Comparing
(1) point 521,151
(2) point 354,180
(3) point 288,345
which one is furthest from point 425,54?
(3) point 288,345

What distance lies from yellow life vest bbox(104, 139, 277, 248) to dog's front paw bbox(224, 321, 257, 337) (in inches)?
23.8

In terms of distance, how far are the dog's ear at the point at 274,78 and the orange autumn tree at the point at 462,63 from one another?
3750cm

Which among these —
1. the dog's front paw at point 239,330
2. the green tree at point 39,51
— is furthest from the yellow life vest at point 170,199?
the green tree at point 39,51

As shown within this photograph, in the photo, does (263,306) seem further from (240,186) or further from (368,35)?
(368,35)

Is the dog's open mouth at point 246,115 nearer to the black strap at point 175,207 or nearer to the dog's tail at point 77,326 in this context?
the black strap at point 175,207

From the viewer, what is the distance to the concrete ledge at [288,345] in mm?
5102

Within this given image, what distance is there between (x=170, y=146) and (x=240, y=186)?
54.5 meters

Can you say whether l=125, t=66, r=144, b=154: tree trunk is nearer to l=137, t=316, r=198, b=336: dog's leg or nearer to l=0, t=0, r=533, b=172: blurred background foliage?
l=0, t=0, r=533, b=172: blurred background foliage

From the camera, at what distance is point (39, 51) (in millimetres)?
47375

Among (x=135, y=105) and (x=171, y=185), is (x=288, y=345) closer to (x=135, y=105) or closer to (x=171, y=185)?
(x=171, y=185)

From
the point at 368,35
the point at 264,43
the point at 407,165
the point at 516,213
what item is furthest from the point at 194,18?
----------
Take the line that contains "Can you say" and every line after it through the end of the listing above, and repeat them exactly.

Can you say whether l=125, t=66, r=144, b=154: tree trunk is nearer to l=137, t=316, r=198, b=336: dog's leg or nearer to l=0, t=0, r=533, b=172: blurred background foliage?
l=0, t=0, r=533, b=172: blurred background foliage

From the camera, at what distance is point (39, 51) (in millimetres)?
47375

Among (x=135, y=105) and (x=171, y=185), is (x=288, y=345) closer to (x=135, y=105) or closer to (x=171, y=185)?
(x=171, y=185)

From
the point at 368,35
the point at 264,43
the point at 407,165
the point at 516,213
what item is furthest from the point at 194,18?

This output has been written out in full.